Yoshida Ryo, Higuchi Tomoyuki, Imoto Seiya, Miyano Satoru
Human Genome Center, Institute of Medical Science, University of Tokyo 4-6-1 Shirokanedai, Minato-ku, Tokyo 108-8639, Japan.
Bioinformatics. 2006 Jun 15;22(12):1538-9. doi: 10.1093/bioinformatics/btl129. Epub 2006 Apr 10.
One of the significant challenges in gene expression analysis is to find unknown subtypes of several diseases at the molecular levels. This task can be addressed by grouping gene expression patterns of the collected samples on the basis of a large number of genes. Application of commonly used clustering methods to such a dataset however are likely to fail owing to over-learning, because the number of samples to be grouped is much smaller than the data dimension which is equal to the number of genes involved in the dataset. To overcome such difficulty, we developed a novel model-based clustering method, referred to as the mixed factors analysis. The ArrayCluster is a freely available software to perform the mixed factors analysis.
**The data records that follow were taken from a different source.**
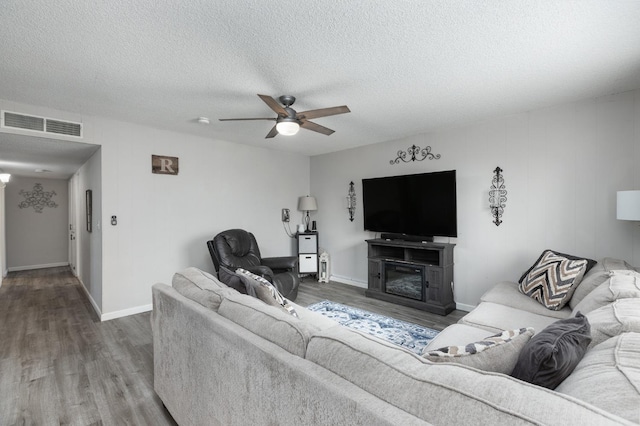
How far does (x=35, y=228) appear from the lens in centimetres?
704

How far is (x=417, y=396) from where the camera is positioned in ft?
2.52

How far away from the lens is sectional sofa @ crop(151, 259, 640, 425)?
0.70 metres

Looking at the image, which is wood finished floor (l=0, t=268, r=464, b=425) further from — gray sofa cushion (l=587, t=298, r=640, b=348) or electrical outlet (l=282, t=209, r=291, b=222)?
gray sofa cushion (l=587, t=298, r=640, b=348)

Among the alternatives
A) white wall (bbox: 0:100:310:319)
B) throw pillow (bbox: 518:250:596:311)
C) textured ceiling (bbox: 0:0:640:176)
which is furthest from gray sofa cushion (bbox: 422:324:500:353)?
white wall (bbox: 0:100:310:319)

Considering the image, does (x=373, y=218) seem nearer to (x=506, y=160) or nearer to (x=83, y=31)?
(x=506, y=160)

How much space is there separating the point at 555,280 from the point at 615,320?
4.63 ft

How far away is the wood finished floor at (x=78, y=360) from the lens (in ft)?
6.51

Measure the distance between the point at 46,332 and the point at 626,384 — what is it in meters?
4.56

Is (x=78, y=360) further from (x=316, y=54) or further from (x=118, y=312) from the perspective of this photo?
(x=316, y=54)

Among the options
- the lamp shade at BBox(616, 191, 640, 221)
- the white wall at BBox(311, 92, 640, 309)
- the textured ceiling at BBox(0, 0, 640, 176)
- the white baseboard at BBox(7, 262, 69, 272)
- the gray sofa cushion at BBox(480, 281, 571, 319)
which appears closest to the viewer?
the textured ceiling at BBox(0, 0, 640, 176)

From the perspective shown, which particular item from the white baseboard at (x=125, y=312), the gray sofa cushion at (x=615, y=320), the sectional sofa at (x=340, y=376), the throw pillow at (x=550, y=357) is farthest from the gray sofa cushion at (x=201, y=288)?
the white baseboard at (x=125, y=312)

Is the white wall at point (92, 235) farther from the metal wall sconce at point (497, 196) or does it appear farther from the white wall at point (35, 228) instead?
the metal wall sconce at point (497, 196)

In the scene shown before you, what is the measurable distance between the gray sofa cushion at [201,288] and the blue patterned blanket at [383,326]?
1.91 metres

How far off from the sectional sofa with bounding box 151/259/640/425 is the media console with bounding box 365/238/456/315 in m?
1.93
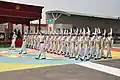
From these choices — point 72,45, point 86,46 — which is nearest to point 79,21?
point 72,45

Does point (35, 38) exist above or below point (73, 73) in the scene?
above

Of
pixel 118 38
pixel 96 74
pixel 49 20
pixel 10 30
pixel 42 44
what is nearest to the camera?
pixel 96 74

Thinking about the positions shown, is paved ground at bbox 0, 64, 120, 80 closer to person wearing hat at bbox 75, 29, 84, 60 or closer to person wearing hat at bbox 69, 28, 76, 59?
person wearing hat at bbox 75, 29, 84, 60

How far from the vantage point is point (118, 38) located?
121ft

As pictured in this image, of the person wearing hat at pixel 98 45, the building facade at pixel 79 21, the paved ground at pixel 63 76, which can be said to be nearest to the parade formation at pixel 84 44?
the person wearing hat at pixel 98 45

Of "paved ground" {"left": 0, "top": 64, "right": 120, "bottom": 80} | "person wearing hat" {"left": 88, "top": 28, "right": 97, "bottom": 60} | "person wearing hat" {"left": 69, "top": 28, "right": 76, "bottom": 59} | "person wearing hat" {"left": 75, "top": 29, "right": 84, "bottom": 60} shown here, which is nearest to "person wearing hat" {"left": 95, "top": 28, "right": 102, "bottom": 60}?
"person wearing hat" {"left": 88, "top": 28, "right": 97, "bottom": 60}

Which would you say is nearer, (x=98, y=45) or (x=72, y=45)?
(x=98, y=45)

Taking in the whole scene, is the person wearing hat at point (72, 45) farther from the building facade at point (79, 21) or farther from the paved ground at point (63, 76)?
the building facade at point (79, 21)

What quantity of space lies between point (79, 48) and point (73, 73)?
4675 millimetres

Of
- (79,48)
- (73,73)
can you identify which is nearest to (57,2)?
(79,48)

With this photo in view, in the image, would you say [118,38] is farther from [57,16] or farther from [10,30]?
[10,30]

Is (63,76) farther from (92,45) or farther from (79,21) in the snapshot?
(79,21)

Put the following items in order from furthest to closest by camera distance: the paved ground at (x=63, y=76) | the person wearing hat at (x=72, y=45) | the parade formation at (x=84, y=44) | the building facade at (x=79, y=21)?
1. the building facade at (x=79, y=21)
2. the person wearing hat at (x=72, y=45)
3. the parade formation at (x=84, y=44)
4. the paved ground at (x=63, y=76)

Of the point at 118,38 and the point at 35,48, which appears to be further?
the point at 118,38
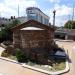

It provides us some analytic tools for clustering DNA microarray experiments, data visualization and an automatic detector for module transcriptional of genes that are relevant to the calibrated molecular subtypes and so on.
基因表达分析中的一个重大挑战是在分子水平上找到几种疾病的未知亚型。通过基于大量基因对收集到的样本的基因表达模式进行分组,可以解决这个任务。然而,由于过学习,将常用的聚类方法应用于这样的数据集很可能会失败,因为要分组的样本数量远小于数据维度,而数据维度等于数据集中所涉及的基因数量。为了克服这种困难,我们开发了一种基于模型的新型聚类方法,称为混合因子分析。ArrayCluster是一个可免费获得的软件,用于执行混合因子分析。它为我们提供了一些用于对DNA微阵列实验进行聚类、数据可视化以及用于与校准分子亚型相关的基因模块转录的自动检测器等分析工具。